_Extrait du document_:
----------------

Par Xavier Raufer
« Sujet stratégique, à la rentrée ! » écrit Xavier Raufer en présentant cette intéressante réflexion sur les véritables et immenses problèmes de la France en matière de sécurité. [Boulevard Voltaire, 20.07]. Ce n’est pas que dans l’affaire Benalla, Emmanuel Macron fuirait ses responsabilités, feindrait d’ignorer les faits, comme le colportent à contre-temps des images inconséquentes traînant sur des réseaux sociaux politiquement incompétents ; ce qui inquiète Xavier Raufer, c’est cette grave ignorance de ce qu’est la sécurité, cet amateurisme d’État, que révèle cette affaire, en cette matière cruciale, et c’est la faiblesse des équipes et des hommes, en charge du gouvernement du pays. En l’occurrence, de sa sécurité. LFAR
Grave, car symptomatique : l’affaire de l’élyséenne mouche du coche Benalla trahit une grave ignorance de ce qu’est la sécurité ; de comment on l’obtient et la maintient, par une cruciale sélection des hommes et prévision de toute chausse-trape possible.

----------------

_Données d'ancrage spatial_:
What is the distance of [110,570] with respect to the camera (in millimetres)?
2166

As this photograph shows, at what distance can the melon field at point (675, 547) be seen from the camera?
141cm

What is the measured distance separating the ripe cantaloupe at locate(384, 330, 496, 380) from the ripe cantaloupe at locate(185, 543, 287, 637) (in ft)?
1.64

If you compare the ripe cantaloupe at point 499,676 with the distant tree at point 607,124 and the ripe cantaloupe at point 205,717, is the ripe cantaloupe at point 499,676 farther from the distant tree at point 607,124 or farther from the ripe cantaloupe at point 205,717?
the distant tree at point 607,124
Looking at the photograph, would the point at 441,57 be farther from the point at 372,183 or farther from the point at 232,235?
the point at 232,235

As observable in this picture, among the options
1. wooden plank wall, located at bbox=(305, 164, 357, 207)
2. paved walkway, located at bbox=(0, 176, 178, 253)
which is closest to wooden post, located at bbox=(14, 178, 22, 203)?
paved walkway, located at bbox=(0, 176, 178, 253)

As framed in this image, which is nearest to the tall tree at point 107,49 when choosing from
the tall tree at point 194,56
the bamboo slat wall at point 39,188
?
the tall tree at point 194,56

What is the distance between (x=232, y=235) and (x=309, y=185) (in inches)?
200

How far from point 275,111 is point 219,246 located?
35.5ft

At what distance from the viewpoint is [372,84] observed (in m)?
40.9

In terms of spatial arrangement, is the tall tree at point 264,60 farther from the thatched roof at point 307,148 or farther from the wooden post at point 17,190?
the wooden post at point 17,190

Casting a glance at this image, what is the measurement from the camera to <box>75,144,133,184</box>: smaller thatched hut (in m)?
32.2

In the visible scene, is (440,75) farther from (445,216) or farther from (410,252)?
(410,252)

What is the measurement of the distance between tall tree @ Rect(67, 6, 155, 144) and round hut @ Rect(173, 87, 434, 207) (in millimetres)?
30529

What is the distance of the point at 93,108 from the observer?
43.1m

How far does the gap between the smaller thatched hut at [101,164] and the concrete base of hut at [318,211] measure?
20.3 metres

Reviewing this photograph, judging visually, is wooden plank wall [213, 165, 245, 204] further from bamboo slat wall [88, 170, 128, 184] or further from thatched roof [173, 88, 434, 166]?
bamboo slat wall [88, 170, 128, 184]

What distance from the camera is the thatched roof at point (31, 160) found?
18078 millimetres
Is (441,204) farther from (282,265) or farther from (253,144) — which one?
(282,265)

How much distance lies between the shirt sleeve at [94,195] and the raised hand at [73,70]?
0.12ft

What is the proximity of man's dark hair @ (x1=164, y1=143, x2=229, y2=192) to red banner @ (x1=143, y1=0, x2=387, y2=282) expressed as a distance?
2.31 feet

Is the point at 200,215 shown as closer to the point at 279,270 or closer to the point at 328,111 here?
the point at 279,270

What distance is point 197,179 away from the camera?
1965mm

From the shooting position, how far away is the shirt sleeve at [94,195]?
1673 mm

----------------

_Série d'exercices_:
(1) Répondez à ces questions sur le texte consacré à l'affaire Benalla :
(a) Dans quel média et à quelle date la réflexion de Xavier Raufer a-t-elle paru ?
(b) Par quels mots Xavier Raufer présente-t-il ce sujet ?
(c) D'après la dernière partie, par quoi obtient-on et maintient-on la sécurité ?
(2) Ces affirmations concordent-elles avec le texte consacré à l'affaire Benalla ?
(a) Ce qui inquiète Xavier Raufer, c'est qu'Emmanuel Macron fuirait ses responsabilités.
(b) L'affaire est jugée grave parce qu'elle est symptomatique.
(c) Le texte évoque la faiblesse des hommes chargés du gouvernement du pays.
(3) Poursuivez le texte consacré à l'affaire Benalla après sa dernière phrase.

_Résultats attendus_:
(1)
(a) Dans Boulevard Voltaire, le 20.07.
(b) « Sujet stratégique, à la rentrée ! »
(c) Par une cruciale sélection des hommes et la prévision de toute chausse-trape possible.

(2)
(a) Non : « Ce n’est pas que dans l’affaire Benalla, Emmanuel Macron fuirait ses responsabilités » ; « ce qui inquiète Xavier Raufer, c’est cette grave ignorance de ce qu’est la sécurité ».
(b) Oui : « Grave, car symptomatique ».
(c) Oui : « c’est la faiblesse des équipes et des hommes, en charge du gouvernement du pays ».

(3)
Or, là, choisissant d’abord, laissant batifoler ensuite, un zigoto qui est clairement à la sécurité ce que M. Hanouna est à France Culture, la présidence Macron a tout faux.
Côté terrorisme, le quinquennat Macron avait cependant pas mal commencé. Un Président saisissant vite et bien les enjeux, un appareil resserré et proactif. D’où plus de détection de terroristes avant l’acte. Rassurés, nos partenaires internationaux en sécurité voyaient la France sortie de l’impuissance de la triade Hollande-Taubira-Cazeneuve.
Restait la sécurité intérieure, ni M. Collomb ni Mme Belloubet n’étant exactement de ces cruciaux généraux de terrain qui optimisent le plan du chef dans la bataille, tel Lannes et sa géniale progression en échelle à Austerlitz. Mais bon, avis général favorable.
Avis décisif, insistons, car à l’ère des chocs stratégiques brutaux, le champ terreur-crime-fraudes-trafics est affaire d’échanges rapides et pointus, entre gens de confiance. Or, début juillet – avant même l’épisode Benalla -, une rafale de loupés judiciaires et policiers replonge la France dans les affres sécuritaires de l’ère Mitterrand-Hollande.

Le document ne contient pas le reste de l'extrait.